What are your memoir or family history goals for 2021?
Is it actually making a start on researching or writing your family history?
Perhaps it’s interviewing an elderly relative before it’s too late?
Or finding a way through the dead ends and brick walls of your research so far?
Maybe it’s finally starting to turn all that researching into something others will actually want to read.
The following questions and possibilities are only aiming to start you thinking about your current goals. And they don’t have to be huge, lofty goals either. Thinking about writing a huge inter-generational family history can be overwhelming, so writing a short piece about one ancestor who intrigues you or one event from your own childhood may be a much more realistic goal.
Even if you are nowhere near ready to start writing because you’re at the start of your research journey, thinking about why you are researching and who you hope will eventually read your work will help you work out where to expend your energy right now, especially if you have limited time available to you.

1. Why?
Why do you want to research or write your family history?
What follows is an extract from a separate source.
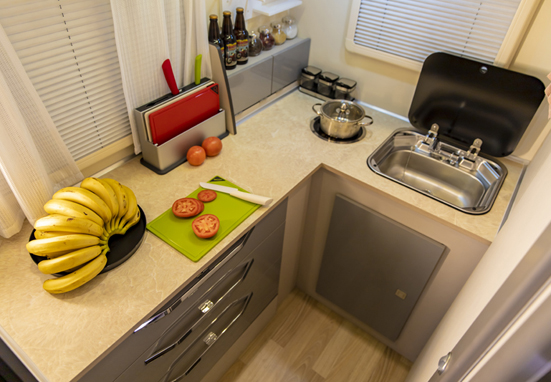 哪款自由炮和您更般配？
There are no right or wrong answers, but some possibilities might include:
- something you’ve always wanted to do but haven’t got around to it
- you’re conscious that family stories and/or local history is dying along with older relatives
- you want to share your life stories with your family and leave it for future generations
- a family member has asked you to write down your stories, or the stories you remember about long-dead relatives
- you enjoy research
- you’ve discovered writing your own story down is carthartic
- you’ve inherited all the ‘bits and pieces’ of information, photos and letters and it’s time to do something about them
- you’ve been dobbed in to be the family historian
- a significant birthday, anniversary or reunion is coming up?
- a local history competition has been announced
- other
Spend some time thinking about or journaling your reasons for exploring your family history (which can and should include your own story). How do you feel about your ‘why’ and the task at hand? Excited? Overwhelmed? Resentful that it’s been dumped on you? Regretful that some stories are already lost?
2. Who?
Who are you writing for? Your primary target readership will inform not only the structure and form of your story but also the length and selection of detail. If your main audience is your immediate family, for example, there may be stories of interest to them that may not engage a more general audience.
- family?
- a commercial readership (i.e. mainstream publishing)
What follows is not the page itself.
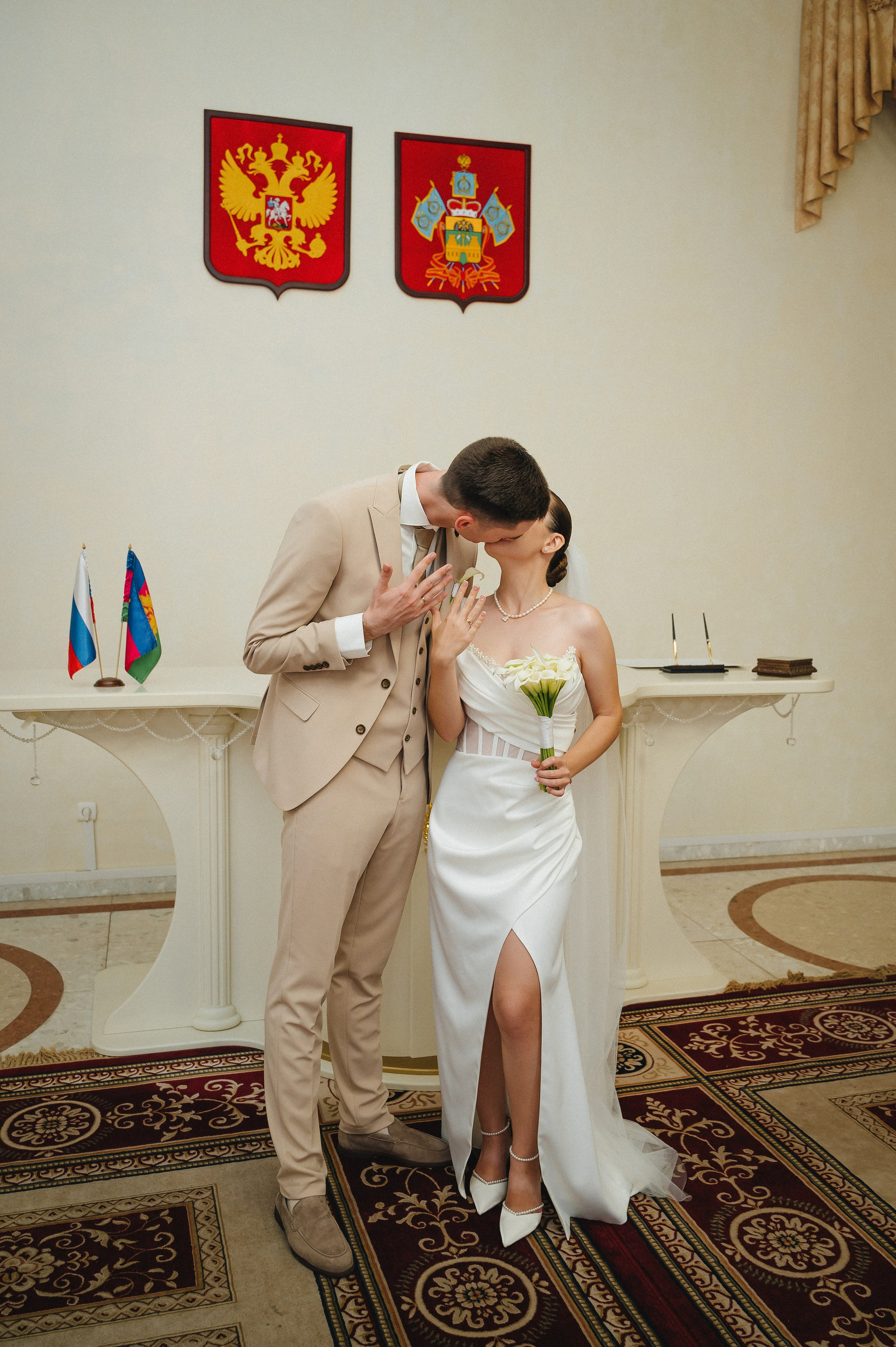 Дарья & Дмитрий. Фотограф в Краснодарском крае Александр Шульга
- the local history centre?
- a local history competition?
- visitors to your local area?
- yourself?
- other?
3. What: Format
It is likely that your why and who will influence the form your family history will take.
Will it take a traditional book form? If so, what sort of images and diagrams might you use?
Or will it be a shorter piece, such as a personal essay, you could submit to a competition or journal?
Other suggestions include:
- photo book/photo essay
- powerpoint presentation
- a blog
- art collage
- a ‘This is Your Life’ style presentation to a specific family member
- something else entirely

4. What: Structure
Have you thought about how you might structure the actual narrative of your family history? A few suggestions (which are certainly not exhaustive) to get you thinking:
- chronological—write in the order in which the events took place.
- thematic—divide the story up into topics or themes that emerge as you research.
- a quest—according to Hazel Edwards in her book Writing a Non-Boring Family History, ‘Histories can take the shape of a journey or a quest to find a truth or goal’ (p. 36).
- historical detective—tell the story in the order you discover the information, revelations and secrets of your family’s history.
- character—focusing on a particular person in a section or chapter – telling events from their perspective (which can still be written in third person).
- location—chapters/sections of the book could be divided up according to location. This would work particularly well if your family moved, traveled or migrated at various points in time.
If you would like more information on these, I highly recommend you check out Hazel Edward’s Writing a Non-Boring Family History. Out of all the family history books I’ve come across, this is one of the most practical and useful.

5. Where is your energy right now?
When I am feeling overwhelmed with too many research and writing tasks to focus on, I have a friend who asks me, ‘What do you have energy for right now?’
Although that could be referring to physical energy (to which I’d be tempted to say, ‘Nothing. Can’t I just watch Netflix instead?’), I usually interpret it as, ‘Which project or character or research question am I currently being drawn to or feel energised by?’
For you, it may be an urgency because you have elderly relatives and you may lose the opportunity to record what they remember if you don’t make that a priority. Perhaps it’s a place you have the chance to visit, a black sheep of the family who particularly intrigues you, or an ancestor who shares a talent or interest with you.
Over to You
Spend some time contemplating and perhaps journaling your responses to the above questions—I’d love to hear what emerged for you and where you might start on your 2021 family history journey.